The President mentioned achieving "peace with honor," but it is a dubious and troubling phrase to apply to Viet Nam. No matter what honor the U.S. could still extract from that cruel battleground, honor must now be sought at home as much as abroad. As Kissinger put it in his briefing: "Together with healing the wounds in Indochina, we can begin to heal the wounds in America."
When he met with congressional leaders last week, the President indicated that this was his intention. The lawmakers were struck by his humility, a quality that had not impressed them in the past. "He seemed extremely grave and sober," said a Senator. "There was no great jubilation." Nixon explained that he had remained isolated and uncommunicative because of the need for secrecy during the negotiations. "I respect the views of my critics," he said.

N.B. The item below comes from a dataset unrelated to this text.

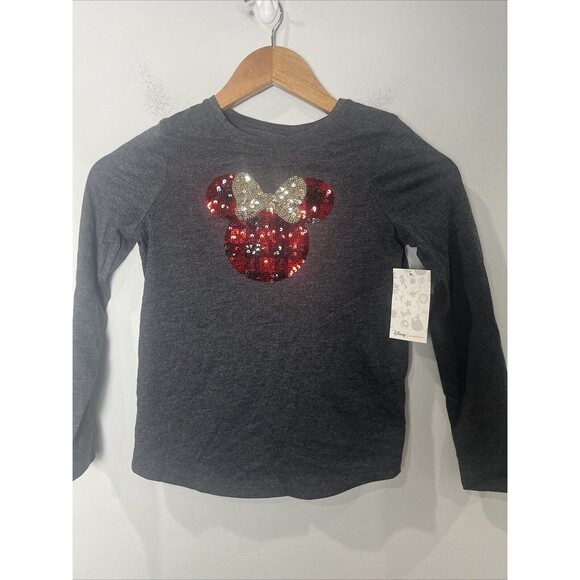 Disney  Minnie Mouse Sequin Long Sleep Shirt Size 7 Kids Jumping Beans - Picture 1 of 4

Then he added emotionally: "I thank God for those who stood, thank God for those who gave their lives, thank God for those who suffered. We're damned proud of them." The Congressional leaders arose and applauded.
The question is whether this conciliatory mood will last. The policies the President is pursuing are bound to be abrasive. His budget, burying the high-reaching plans of Lyndon Johnson's Great Society, will cut back many federal programs. Some of these programs are not working very well, and their disappearance would be a net gain. Others have the support of powerful constituencies in Congress and among the public, and they will not be surrendered without a fight (see page 24).
This was a week, undeniably, in which the wheels of history turned. "With the war out of the way," says a presidential aide, "the potential is there for creative tension instead of destructive disagreement." Much will depend on how the President shifts from a wartime to a peacetime leader; whether he ignores the bitter internal divisions left by the war or tries to heal them; whether he treats Congress as an enemy or a partner; whether he uses his electoral mandate as an excuse to close himself off or as an added reason to be open with the nation.